Siyasetçi halkla beraber yaşamalı, yanında oturmalı, çayını birlikte içmeli, çocuğunun derdini dinlemeli, pazardaki fiyatı gözleriyle görmeli. Göz göze gelmeyen, kalbe dokunmayan hiçbir kelime inandırıcı değildir. Çünkü halk artık laf değil, hal istiyor. Samimiyet istiyor. Cesaret istiyor. Dürüstlük istiyor. Kırmadan, dökmeden ama eğilmeden konuşacak insan arıyor.
Bugün sokakta vatandaşın derdi ne partiler arası polemik ne de ekranlarda dönen hamasi tartışmalar. Bugün halkın derdi geçim. Gençliğin derdi gelecek. Emeklinin derdi adalet. Annenin derdi evladının umudu, babanın derdi yarına güven. Ama bunları duyan var mı? Seçilmiş olanlar hâlâ koridor siyasetindeyse, hâlâ halkı değil birbirini alkışlıyorsa, hâlâ halkın diline değil birbirinin gözüne bakıyorsa, o siyaset çökmüştür. Ve çöken bir siyasetin içinde haklı da haksız kadar susar hâle gelir. İşte o zaman toplumda sadece adaletsizlik değil, umutsuzluk büyür.

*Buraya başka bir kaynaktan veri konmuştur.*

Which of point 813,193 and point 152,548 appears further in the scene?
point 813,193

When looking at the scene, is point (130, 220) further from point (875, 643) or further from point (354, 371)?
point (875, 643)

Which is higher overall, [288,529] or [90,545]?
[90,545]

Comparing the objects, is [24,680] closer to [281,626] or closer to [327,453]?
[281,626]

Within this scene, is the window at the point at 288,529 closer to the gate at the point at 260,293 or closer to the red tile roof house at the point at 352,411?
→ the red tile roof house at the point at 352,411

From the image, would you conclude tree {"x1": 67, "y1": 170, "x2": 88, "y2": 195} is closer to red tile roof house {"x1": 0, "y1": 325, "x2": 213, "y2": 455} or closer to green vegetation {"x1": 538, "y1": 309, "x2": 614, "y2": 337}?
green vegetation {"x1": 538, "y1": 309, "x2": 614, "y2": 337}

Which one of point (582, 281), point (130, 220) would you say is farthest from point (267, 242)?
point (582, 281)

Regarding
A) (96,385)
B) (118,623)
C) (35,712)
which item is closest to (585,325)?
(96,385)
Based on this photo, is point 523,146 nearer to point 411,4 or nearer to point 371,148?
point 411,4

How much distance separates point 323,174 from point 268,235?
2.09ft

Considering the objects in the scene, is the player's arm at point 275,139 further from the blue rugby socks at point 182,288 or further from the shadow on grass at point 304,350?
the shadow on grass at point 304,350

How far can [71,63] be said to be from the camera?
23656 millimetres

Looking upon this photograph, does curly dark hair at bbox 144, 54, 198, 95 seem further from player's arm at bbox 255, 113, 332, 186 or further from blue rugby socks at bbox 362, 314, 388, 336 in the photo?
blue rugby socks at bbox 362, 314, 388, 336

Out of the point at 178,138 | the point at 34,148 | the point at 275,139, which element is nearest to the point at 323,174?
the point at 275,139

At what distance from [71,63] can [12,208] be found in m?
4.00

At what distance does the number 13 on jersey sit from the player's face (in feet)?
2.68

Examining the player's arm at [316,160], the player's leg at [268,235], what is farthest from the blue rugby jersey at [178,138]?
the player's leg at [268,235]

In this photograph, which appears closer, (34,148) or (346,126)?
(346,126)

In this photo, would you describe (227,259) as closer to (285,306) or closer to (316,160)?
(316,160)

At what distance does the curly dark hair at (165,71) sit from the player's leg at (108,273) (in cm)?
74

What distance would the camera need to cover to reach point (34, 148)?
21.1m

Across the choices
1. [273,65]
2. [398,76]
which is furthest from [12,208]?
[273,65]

Makamı koruma telaşı, koltuğu kaptırmama kaygısı siyasetçiyi halktan koparıyor. Seçilmek isteyenler bin bir takla atıyor ama artık halk her taklayı görüyor. Dostuna düşman kesilenleri, dün söylediklerini bugün yutanları, dik durmak yerine eğilenleri herkes izliyor. Ve notunu veriyor. Siyaset uzun bir yol, ama hafıza kısa değil. Bugün verilen her poz, yarınki bir çocuğun kaderine dokunabilir. Bu yüzden samimiyet sadece bir tercih değil, bir mecburiyettir.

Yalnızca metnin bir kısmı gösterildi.